P.S. As regards your approach, note that the integral of $\frac{e^{iz}+e^{-iz}}{1+z^2}$ does not go to zero along the upper semicircle $\Gamma_R$ with $R>1$. As a bonus question, verify that that integral is equal to $2\pi-\pi e -\pi/e$.

Answer 2

Since $\sin$ is an odd function, $\int_{-\infty}^\infty\frac{\sin x}{1+x^2}\,\mathrm dx=0$ and therefore\begin{align}\int_{-\infty}^\infty\frac{e^{ix}}{1+x^2}\,\mathrm dx&=\int_{-\infty}^\infty\frac{\cos(x)+\sin(x)i}{1+x^2}\,\mathrm dx\\&=\int_{-\infty}^\infty\frac{\cos(x)}{1+x^2}\,\mathrm dx.\end{align}

Answer 3

Unfortunately your choice of function and curve don't work and is why proof of contours vanishing or not vanishing are important (I wish physicists would take note here).

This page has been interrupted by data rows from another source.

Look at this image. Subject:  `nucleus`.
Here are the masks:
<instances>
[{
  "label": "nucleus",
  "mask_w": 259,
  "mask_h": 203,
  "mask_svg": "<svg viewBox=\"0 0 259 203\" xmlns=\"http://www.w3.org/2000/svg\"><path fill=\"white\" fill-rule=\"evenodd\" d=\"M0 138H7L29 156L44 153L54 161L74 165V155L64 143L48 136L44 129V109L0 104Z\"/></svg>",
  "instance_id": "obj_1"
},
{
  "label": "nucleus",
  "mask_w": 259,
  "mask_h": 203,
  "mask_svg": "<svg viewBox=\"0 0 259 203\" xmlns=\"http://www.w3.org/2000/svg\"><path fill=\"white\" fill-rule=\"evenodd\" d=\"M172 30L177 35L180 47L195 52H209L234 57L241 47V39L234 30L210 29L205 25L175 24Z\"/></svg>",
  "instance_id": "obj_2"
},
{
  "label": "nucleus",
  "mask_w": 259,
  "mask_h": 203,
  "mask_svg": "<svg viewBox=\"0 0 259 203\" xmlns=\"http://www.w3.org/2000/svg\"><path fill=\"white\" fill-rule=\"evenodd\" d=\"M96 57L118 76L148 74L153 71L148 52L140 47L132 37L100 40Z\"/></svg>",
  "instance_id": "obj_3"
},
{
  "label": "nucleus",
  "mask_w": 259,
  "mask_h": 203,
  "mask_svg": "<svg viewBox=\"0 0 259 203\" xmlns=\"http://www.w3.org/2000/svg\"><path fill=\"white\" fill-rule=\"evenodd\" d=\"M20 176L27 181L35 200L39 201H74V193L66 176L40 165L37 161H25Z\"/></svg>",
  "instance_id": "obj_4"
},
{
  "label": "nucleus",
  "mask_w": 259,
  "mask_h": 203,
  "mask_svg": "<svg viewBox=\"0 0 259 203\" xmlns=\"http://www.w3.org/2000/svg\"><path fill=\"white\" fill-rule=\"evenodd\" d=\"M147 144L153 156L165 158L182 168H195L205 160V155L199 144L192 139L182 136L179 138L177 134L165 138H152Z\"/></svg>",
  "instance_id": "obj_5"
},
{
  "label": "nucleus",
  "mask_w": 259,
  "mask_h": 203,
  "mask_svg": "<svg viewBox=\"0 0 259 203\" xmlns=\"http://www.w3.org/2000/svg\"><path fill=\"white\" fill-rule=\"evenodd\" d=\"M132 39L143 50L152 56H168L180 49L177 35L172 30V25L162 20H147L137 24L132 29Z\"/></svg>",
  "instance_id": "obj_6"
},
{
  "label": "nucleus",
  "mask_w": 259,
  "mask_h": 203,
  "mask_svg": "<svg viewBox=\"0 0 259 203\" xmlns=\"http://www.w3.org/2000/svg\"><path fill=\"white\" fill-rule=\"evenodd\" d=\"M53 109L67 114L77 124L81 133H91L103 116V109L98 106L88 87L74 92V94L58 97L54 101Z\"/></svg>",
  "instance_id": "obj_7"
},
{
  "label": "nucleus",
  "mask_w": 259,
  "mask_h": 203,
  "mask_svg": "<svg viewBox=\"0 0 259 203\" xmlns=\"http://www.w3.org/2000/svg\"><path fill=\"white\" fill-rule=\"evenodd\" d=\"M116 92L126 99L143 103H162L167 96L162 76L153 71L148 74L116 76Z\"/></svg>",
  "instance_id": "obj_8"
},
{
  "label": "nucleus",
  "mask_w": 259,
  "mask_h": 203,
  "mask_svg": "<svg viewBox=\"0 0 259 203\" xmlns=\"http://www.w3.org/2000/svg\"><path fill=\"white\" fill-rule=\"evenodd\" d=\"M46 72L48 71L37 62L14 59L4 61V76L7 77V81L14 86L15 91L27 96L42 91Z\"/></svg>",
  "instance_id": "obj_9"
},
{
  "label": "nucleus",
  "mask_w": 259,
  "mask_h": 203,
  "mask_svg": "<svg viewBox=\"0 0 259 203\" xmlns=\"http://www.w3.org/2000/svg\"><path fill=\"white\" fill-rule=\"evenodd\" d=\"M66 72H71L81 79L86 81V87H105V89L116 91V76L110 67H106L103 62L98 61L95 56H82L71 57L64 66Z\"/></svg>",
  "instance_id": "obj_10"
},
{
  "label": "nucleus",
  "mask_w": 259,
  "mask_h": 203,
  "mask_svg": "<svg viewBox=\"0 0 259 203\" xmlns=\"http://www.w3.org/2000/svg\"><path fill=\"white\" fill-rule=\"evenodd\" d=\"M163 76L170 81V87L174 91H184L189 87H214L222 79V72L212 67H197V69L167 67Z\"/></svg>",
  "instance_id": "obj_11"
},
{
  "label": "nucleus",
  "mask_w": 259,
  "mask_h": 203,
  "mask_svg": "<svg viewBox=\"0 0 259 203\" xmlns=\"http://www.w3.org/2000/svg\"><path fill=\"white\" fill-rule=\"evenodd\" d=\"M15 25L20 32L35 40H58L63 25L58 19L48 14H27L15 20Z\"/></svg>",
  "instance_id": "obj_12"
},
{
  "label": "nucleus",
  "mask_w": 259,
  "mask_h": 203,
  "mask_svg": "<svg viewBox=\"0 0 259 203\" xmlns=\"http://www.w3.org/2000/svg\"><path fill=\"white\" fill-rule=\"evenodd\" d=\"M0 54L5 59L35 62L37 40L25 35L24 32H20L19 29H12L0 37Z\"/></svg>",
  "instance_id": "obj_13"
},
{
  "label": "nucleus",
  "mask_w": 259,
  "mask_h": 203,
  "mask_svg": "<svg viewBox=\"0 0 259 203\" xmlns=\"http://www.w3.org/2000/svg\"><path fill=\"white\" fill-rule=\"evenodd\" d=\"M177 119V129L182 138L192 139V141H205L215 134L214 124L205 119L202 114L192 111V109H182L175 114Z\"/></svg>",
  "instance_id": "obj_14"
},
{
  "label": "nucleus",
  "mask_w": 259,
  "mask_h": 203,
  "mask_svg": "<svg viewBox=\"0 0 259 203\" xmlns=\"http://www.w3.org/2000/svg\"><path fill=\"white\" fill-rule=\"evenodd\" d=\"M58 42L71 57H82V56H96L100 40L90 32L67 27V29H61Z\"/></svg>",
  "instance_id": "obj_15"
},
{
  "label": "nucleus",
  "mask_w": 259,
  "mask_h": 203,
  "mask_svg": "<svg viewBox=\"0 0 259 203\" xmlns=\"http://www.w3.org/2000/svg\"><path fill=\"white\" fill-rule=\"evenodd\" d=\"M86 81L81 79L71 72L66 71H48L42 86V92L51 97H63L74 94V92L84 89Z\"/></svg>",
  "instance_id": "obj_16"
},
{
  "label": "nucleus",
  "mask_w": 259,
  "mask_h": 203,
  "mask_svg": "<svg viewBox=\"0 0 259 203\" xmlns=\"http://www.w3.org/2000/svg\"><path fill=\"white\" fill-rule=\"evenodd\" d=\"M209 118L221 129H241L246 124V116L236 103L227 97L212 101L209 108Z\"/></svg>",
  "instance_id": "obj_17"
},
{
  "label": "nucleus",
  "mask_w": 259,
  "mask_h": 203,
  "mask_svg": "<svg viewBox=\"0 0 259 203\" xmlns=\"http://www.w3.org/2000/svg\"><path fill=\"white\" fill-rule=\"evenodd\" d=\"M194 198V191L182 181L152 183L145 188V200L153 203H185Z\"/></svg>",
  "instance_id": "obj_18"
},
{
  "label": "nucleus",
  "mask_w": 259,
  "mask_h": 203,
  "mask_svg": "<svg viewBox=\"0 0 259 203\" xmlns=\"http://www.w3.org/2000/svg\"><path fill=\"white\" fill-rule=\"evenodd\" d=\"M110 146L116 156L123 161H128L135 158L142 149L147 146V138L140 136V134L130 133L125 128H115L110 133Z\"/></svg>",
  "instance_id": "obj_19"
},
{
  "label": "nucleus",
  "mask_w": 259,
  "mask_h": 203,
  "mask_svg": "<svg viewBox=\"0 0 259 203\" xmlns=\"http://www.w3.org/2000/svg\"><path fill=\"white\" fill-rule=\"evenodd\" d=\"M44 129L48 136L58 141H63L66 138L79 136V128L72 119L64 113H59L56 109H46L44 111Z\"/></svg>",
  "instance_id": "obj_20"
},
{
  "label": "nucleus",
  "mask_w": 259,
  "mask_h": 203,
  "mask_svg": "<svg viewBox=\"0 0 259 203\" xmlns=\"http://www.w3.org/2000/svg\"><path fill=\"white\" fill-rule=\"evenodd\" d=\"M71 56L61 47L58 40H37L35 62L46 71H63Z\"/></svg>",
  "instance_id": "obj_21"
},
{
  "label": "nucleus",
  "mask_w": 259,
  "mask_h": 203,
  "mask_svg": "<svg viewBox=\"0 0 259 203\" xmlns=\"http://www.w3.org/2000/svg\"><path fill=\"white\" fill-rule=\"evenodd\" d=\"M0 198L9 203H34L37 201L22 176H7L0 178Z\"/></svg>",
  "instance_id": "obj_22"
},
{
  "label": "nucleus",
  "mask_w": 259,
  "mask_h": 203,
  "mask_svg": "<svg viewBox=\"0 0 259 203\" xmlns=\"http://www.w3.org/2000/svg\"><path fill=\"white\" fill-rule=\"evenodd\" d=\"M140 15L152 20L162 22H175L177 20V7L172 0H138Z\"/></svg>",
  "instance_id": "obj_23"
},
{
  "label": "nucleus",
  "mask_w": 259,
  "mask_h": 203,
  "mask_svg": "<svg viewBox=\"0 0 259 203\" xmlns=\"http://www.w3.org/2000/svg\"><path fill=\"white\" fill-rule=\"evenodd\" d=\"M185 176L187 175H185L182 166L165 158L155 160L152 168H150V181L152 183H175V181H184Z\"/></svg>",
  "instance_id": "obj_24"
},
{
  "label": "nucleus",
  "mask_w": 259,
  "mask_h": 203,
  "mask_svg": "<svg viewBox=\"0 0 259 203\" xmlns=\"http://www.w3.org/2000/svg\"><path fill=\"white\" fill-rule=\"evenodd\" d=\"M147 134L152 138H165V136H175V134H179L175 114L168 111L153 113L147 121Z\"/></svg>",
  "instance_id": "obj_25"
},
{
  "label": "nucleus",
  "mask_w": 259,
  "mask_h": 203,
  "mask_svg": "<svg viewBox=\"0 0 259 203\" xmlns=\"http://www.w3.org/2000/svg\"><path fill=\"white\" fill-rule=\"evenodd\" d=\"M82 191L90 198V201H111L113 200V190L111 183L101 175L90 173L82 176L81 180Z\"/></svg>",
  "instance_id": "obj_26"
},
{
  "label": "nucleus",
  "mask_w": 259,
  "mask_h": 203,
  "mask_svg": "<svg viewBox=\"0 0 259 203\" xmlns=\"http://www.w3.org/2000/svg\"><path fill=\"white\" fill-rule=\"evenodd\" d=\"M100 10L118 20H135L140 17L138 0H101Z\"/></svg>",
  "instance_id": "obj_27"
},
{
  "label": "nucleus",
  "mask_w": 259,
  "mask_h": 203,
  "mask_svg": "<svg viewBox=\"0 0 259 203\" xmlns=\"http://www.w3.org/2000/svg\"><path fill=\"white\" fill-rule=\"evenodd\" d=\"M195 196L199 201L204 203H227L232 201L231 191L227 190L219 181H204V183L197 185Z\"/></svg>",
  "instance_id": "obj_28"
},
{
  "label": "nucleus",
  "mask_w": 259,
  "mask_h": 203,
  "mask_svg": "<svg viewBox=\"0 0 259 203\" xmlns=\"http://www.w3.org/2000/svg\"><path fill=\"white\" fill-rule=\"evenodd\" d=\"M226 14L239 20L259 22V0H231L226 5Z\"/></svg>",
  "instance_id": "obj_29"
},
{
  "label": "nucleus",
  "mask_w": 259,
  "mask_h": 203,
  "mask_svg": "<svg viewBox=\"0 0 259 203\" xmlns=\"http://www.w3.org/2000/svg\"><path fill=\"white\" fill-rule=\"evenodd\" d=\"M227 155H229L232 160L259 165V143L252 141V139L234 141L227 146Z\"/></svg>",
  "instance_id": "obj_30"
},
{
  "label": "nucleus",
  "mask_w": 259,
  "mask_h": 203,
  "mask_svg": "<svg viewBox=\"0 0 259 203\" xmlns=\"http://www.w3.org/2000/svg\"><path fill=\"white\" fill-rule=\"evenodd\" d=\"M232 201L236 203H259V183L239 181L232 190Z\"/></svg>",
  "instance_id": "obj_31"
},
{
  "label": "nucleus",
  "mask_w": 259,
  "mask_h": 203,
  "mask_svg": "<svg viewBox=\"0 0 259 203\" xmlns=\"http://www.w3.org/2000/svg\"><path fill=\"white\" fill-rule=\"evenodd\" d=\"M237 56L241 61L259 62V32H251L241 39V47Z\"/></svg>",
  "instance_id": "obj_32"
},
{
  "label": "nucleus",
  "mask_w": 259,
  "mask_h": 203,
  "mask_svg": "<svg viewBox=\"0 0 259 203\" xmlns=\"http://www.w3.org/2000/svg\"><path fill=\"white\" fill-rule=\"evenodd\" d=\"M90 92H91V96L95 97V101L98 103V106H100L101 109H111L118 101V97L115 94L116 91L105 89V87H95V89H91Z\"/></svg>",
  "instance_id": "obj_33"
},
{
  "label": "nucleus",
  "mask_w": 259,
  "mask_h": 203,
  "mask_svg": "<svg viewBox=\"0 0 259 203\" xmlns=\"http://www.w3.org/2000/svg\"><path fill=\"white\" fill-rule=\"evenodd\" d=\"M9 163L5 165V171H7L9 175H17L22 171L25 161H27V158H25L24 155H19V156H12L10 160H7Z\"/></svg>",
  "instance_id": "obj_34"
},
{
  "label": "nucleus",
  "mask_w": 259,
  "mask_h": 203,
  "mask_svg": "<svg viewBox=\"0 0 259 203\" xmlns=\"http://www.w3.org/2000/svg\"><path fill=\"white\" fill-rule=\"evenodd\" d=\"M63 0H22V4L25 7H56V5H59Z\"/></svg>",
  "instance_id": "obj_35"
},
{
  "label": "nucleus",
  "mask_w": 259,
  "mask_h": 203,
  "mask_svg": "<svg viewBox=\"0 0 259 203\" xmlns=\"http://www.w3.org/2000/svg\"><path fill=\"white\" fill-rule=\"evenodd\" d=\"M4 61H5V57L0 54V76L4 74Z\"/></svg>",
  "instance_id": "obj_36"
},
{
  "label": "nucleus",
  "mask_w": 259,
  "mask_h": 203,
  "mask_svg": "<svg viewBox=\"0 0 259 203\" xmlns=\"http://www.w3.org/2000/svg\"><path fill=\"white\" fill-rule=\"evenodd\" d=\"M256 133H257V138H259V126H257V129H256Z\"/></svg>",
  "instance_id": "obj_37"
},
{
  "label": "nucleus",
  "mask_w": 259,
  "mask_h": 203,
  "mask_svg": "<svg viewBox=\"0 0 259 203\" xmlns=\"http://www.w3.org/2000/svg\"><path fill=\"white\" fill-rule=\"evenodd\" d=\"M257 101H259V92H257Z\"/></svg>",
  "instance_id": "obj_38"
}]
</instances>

Using the residue theorem and equating it to your integral relies on the integral along the circular arc vanishing. But at the top of the arc

$$\frac{e^{iz}+ e^{-iz}}{1+z^2} \to \frac{e^{-y}+e^y}{1-y^2} \not\to 0$$ because it is exponentially growing, not decaying, as you take the radius of the arc to be larger and larger. This is in fact true for all points on the arc in the upper half plane, so this is not a problem that can be principal valued away by ignoring the imaginary axis.